Tarea. Copia de nuevo el fragmento de la reseña de Splatoon 3 que empieza con las palabras "En La cara del" y termina con "de forma diferente.". Sustituye "dron" por "robot".

Fragmento proporcionado.

Splatoon 3: La cara del orden pretende ser, y no se molesta en ocultarlo, lo que la Octo Expansión fue para Splatoon 2. Más allá de los jugadores más hardcore que siguen jugando partidas en línea y participando en los eventos, parece que quienes no acabamos de conectar con esta faceta del shooter de tinta necesitábamos algo más después de una campaña cumplidora, pero que tal vez no explota todas las posibilidades que dan sus armas, su movilidad y, sobre todo, su carisma: el invento del roguelike nos habla sobre la apuesta de Nintendo en un terreno casi desconocido para ellos, una declaración de intenciones por explorar los límites de su franquicia en un experimento que consigue sumar y aportar. Es difícil que La cara del orden se recuerde tanto y tan bien como aquella Octo Expansión, pero, como entonces, le da una vida nueva a las partidas de los que disfrutamos más de esas sesiones en solitario.
En La cara del orden volveremos a encarnar a la Agente 8 que, al visitar la plaza de Cromópolis, entra en una especie de ensoñación en la que todo resulta vacío y triste porque, literalmente, está desprovisto de color. Marca el regreso de Marina y Pearl, aunque la segunda ha perdido su forma y se ha convertido en el dron que nos acompañará mientras ascendemos por los treinta pisos de la Torre del Orden. Ahí entra en escena la faceta roguelike (así la definen desde Nintendo, aunque tiene más de roguelite), que nos pone delante varios tipos de pisos con distintos objetivos para obligarnos a plantear cada uno de forma diferente.
En unos niveles habrá que llevar a empujones (a base de tiros, claro) unas esferas hacia los puntos de meta; defender varias zonas envueltas con nuestra tinta durante un tiempo establecido —los pisos que más se pueden llegar a complicar, en mi opinión—; hacer que una turbina haga un recorrido por todo el escenario, que solo avanzará mientras la hagamos girar con nuestra tinta; alcanzar a unos pescados bastante escurridizos que se mueven a toda velocidad; y, por último, el más común y quizá el más tradicional, cargarnos dos o tres generadores de enemigos. Mientras completamos todos ellos, cómo no, hay que soportar oleadas de esquealetas, los nuevos contrincantes de la Cara del Orden. En ellos se nota esa mano de finura y diseño que esperamos de un juego de Nintendo: aunque solo encontramos doce distintos, hay una intención clara en que cada uno cumpla una función especial para hacerte la vida un poco más complicada, ya sea cubriendo el terreno de tinta negra o viniendo directamente a por nosotros, lo que da el punto justo de equilibrio del que podría necesitar un roguelike que quiere cuidar sus detalles y esquivar la posibilidad (muy real, en algunos casos) de que los pisos se sientan muy parecidos independientemente del tipo de nivel que nos toque en cada caso.

Datos proporcionados.

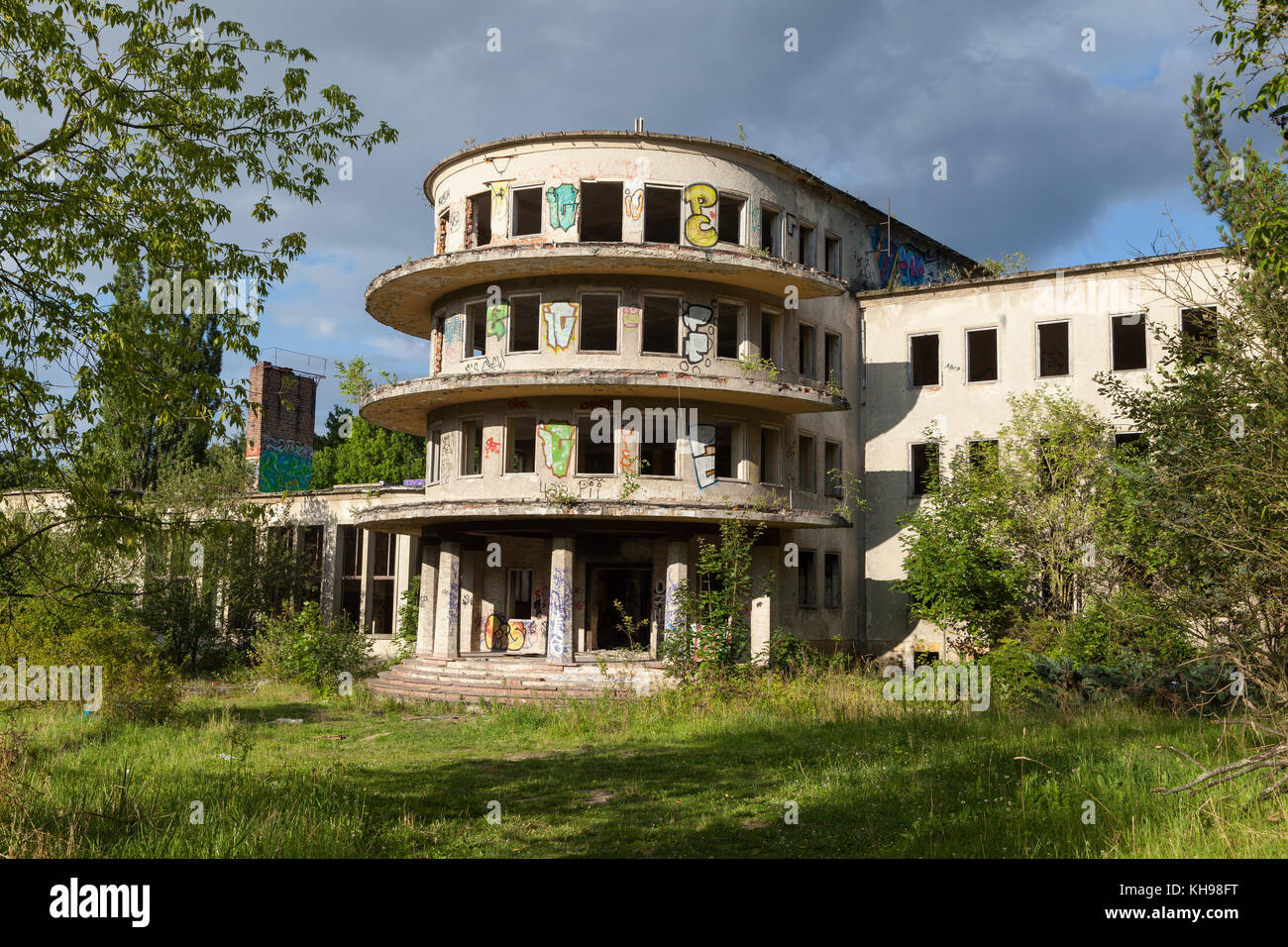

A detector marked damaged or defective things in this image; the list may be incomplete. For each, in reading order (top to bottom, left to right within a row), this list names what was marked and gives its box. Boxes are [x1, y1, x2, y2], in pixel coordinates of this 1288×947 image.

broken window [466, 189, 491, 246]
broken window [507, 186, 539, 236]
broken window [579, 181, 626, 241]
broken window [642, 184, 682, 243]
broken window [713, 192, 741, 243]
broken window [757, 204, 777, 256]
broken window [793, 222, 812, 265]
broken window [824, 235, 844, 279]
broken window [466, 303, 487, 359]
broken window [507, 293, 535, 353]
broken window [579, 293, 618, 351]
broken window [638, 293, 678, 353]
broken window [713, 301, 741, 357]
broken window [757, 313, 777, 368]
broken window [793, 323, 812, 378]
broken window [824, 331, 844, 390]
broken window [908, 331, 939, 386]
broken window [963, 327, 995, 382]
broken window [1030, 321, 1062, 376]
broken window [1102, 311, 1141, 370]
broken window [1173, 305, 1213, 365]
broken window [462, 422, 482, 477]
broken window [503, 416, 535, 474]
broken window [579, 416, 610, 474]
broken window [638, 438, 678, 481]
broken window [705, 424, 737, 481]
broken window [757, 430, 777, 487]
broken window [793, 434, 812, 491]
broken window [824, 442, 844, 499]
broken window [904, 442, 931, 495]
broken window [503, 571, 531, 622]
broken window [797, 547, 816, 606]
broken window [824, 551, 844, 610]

Respuesta.
En La cara del orden volveremos a encarnar a la Agente 8 que, al visitar la plaza de Cromópolis, entra en una especie de ensoñación en la que todo resulta vacío y triste porque, literalmente, está desprovisto de color. Marca el regreso de Marina y Pearl, aunque la segunda ha perdido su forma y se ha convertido en el robot que nos acompañará mientras ascendemos por los treinta pisos de la Torre del Orden. Ahí entra en escena la faceta roguelike (así la definen desde Nintendo, aunque tiene más de roguelite), que nos pone delante varios tipos de pisos con distintos objetivos para obligarnos a plantear cada uno de forma diferente.